BAGHDAD, 10 May 2008 — The leader of Al-Qaeda in Iraq is still being hunted, the US military said yesterday, after Iraqi officials wrongly declared Abu Ayyub Al-Masri had been caught.
The detention of Masri would have been another blow for Al-Qaeda, which has been forced to regroup in northern Iraq after a wave of US military assaults in and around Baghdad.
Iraqi officials said the confusion was caused after a man with a similar name was detained in an operation in the northern city of Mosul late on Wednesday.
Al-Masri, an Egyptian, has a US bounty of $5 million on his head. “He has not been detained,” a senior US military official told Reuters, declining to comment further.
Government spokesman Ali Dabbagh criticized Iraqi officials for earlier saying Al-Masri had been caught.
“The person who was detained has nothing to do with him. He is not even a senior leader in Al-Qaeda; he is just an ordinary member,” Dabbagh said.
It is not the first time there has been confusion over the fate of Al-Masri. Iraq’s Interior Ministry said a year ago he had been killed, but soon afterward Al-Qaeda released an audiotape from him.
Al-Qaeda in Iraq was headed by the Jordanian Abu Musab Al-Zarqawi until he was killed in a US airstrike in June 2006. His successor, Al-Masri, was Al-Zarqawi’s close associate.

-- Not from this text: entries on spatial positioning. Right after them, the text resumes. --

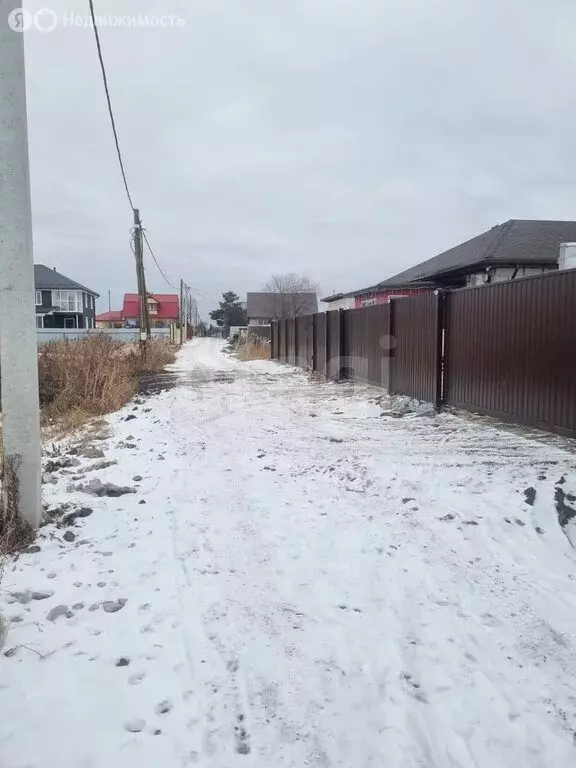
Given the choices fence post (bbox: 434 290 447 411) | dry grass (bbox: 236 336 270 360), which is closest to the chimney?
fence post (bbox: 434 290 447 411)

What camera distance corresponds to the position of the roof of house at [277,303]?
5606cm

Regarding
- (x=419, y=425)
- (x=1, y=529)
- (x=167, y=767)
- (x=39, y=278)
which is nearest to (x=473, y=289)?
(x=419, y=425)

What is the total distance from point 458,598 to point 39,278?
181ft

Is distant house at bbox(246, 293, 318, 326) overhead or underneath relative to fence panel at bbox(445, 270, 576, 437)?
overhead

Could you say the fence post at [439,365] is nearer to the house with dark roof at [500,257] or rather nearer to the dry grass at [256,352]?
the house with dark roof at [500,257]

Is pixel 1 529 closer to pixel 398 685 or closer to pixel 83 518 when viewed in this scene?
pixel 83 518

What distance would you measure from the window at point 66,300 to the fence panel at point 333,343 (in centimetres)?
4313

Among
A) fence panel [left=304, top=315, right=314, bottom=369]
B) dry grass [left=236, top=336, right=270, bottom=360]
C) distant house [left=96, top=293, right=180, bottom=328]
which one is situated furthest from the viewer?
distant house [left=96, top=293, right=180, bottom=328]

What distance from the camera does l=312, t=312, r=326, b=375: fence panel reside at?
15.3m

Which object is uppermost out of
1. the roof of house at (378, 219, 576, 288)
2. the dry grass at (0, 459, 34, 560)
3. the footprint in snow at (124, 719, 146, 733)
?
the roof of house at (378, 219, 576, 288)

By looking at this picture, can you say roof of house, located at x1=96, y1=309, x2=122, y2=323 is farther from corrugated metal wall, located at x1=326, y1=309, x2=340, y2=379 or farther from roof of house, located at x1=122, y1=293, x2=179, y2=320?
corrugated metal wall, located at x1=326, y1=309, x2=340, y2=379

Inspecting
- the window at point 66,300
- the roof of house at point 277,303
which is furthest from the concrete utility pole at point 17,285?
the window at point 66,300

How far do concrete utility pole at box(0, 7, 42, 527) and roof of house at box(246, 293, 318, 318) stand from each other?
169 ft

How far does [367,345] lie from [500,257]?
5.90 metres
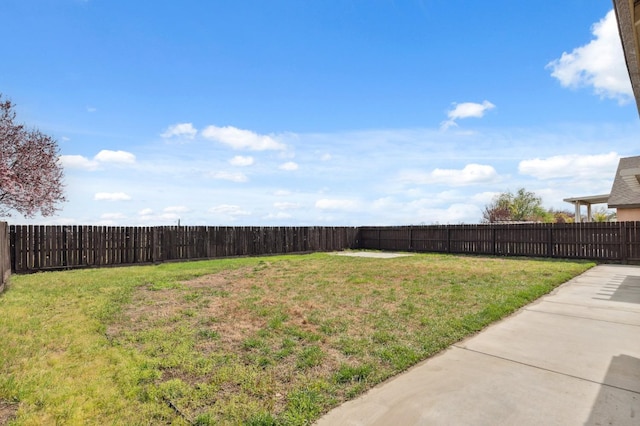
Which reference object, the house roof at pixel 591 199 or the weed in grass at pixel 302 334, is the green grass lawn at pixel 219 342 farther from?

Senior Iraqi security officials had earlier said a captured associate of Al-Masri took Iraqi forces on Wednesday to where he was thought to be hiding. After being detained, the man said he was the Al-Qaeda in Iraq leader, who is also known as Abu Hamza Al-Muhajir, they said.
But the detained man just happened to share the name Abu Hamza.
US officials blame Al-Qaeda in Iraq for most big bombings in the country, including an attack on a popular mosque in Samarra in February 2006 that set off a wave of sectarian killings that nearly tipped Iraq into all-out civil war.
A buildup of US troops last year allowed the military to conduct a series of offensives against the group. The emergence of Iraqi tribal security units also helped to provide intelligence on Al-Qaeda activities.
The result was that Al-Qaeda has largely been pushed out of Baghdad and its former stronghold in the western province of Anbar to areas in northern Iraq like Mosul, which US generals say is its last remaining urban stronghold in the country.